This is the front porch of our forum. Pull up a chair, and talk about whatever's on your mind.
I don't really understand your statement. We're not talking about local news. We're talking about the possibility, or not, of a US recession.
Just lost my post, but in a nutshell ...Quilter51 wrote: ↑Tue Aug 20, 2019 8:06 pmI dont believe an interest rate curve is the only indicator of a recession. At least when it comes to what affects us average folks. We have a slowing down of employment. A slowing down of housing prices. Increased cost because of worsening tarrifs. And a majority of economists still as of today predict a recession by 2021.
And the president is institute more stupid tarrifs.
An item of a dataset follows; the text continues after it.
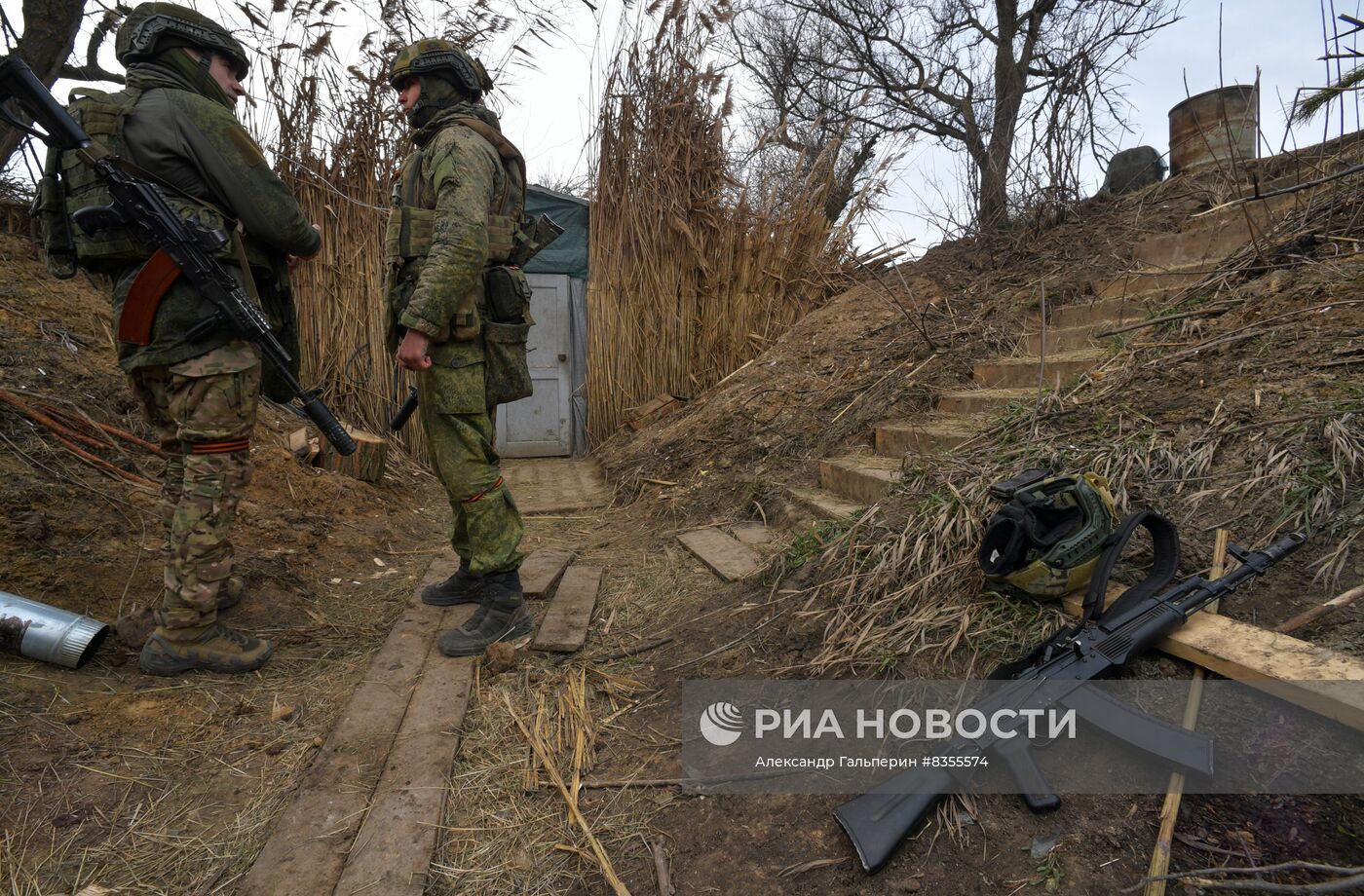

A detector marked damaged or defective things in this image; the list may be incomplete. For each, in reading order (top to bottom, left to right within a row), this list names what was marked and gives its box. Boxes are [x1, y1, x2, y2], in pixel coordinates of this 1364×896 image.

rusty metal barrel [1173, 86, 1255, 177]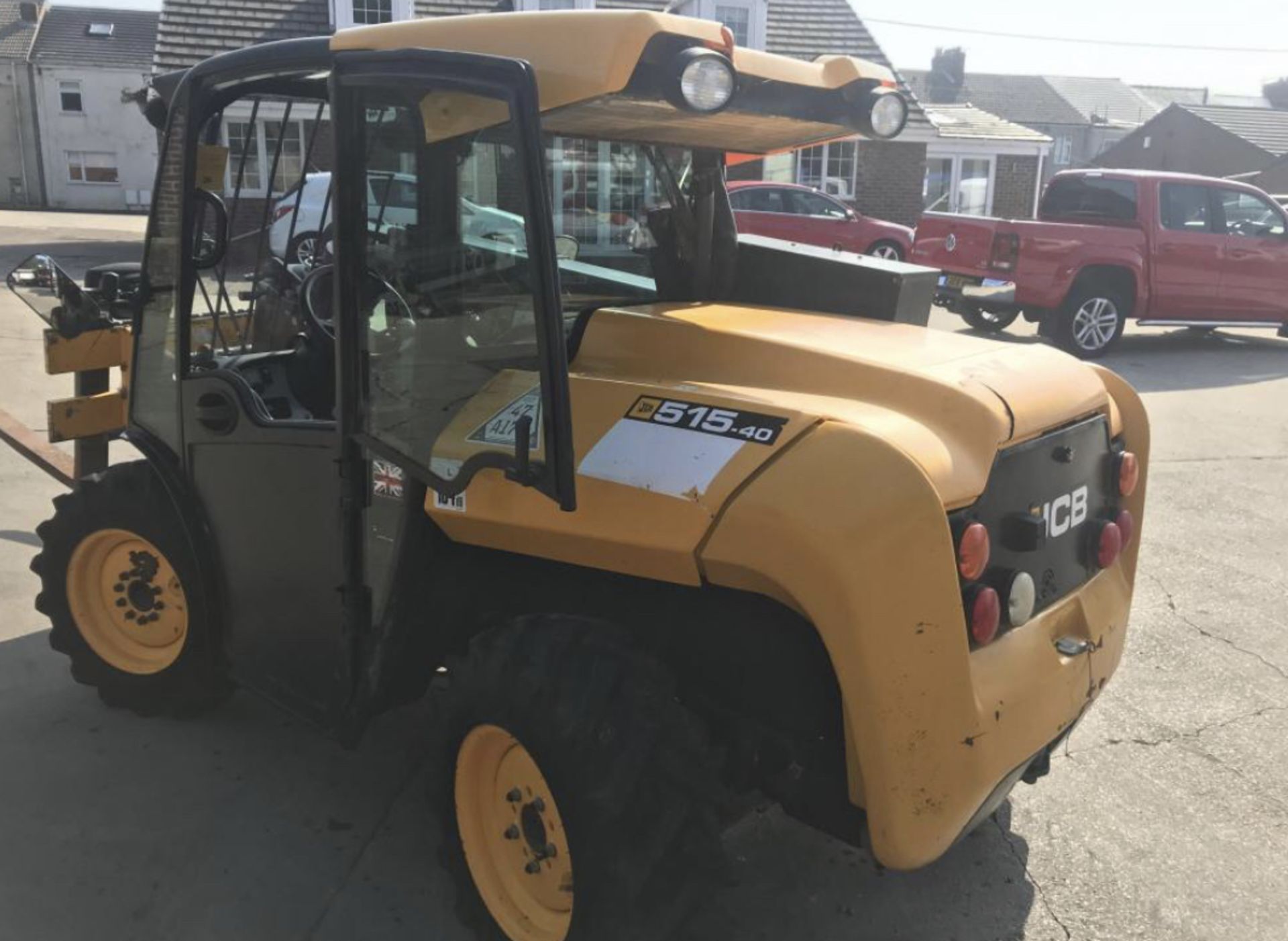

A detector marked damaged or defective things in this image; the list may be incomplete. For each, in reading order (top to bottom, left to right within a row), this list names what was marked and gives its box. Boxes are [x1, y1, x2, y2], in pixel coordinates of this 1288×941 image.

cracked pavement [2, 213, 1288, 938]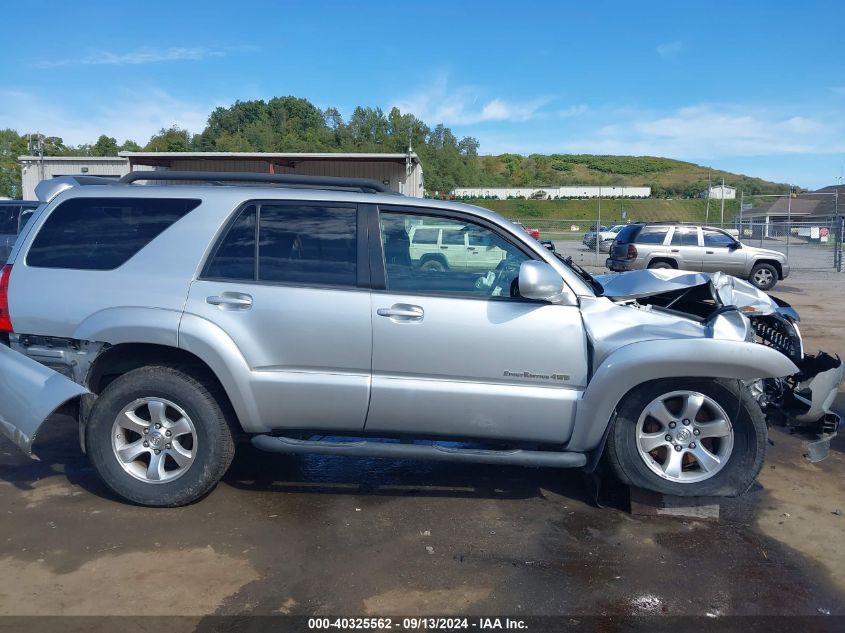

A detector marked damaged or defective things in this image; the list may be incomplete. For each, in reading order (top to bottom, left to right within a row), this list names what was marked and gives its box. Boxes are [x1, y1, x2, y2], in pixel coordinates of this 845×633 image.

Just diing it after the first of the year because..Christmas and he wants to avoid a recession before the election.
Sorry if this is political.but for an international.business guy imho he doesnt get the global economy too well. Not even his advisors want more tarrifs.
It will be surprising if we don’t have a recession by 2021 no matter who is President. This expansion has already lasted 10 years.
Last time I checked, we haven’t repealed the business cycle.
I hate it when that happens and I dont disagree as such. I do think it's being hurried along, and as some economists have said Trmp is looking at mitigating actions that might be better used down the line
Exactly. Interest rates are already so low that cutting them a lot now will leave nothing to cut - to stimulate the economy - when we really need it. More quantitative easing I guess. There is already talk of negative interest rates on government and corporate bonds - a topic I don’t understand.
One thing I’m anticipating is lower CD rates - even lower than we have now. Wouldn’t surprise me if CD rates go back to <1% like we had a few years ago. That will hurt people who rely on CD interest for income if any of those people are left.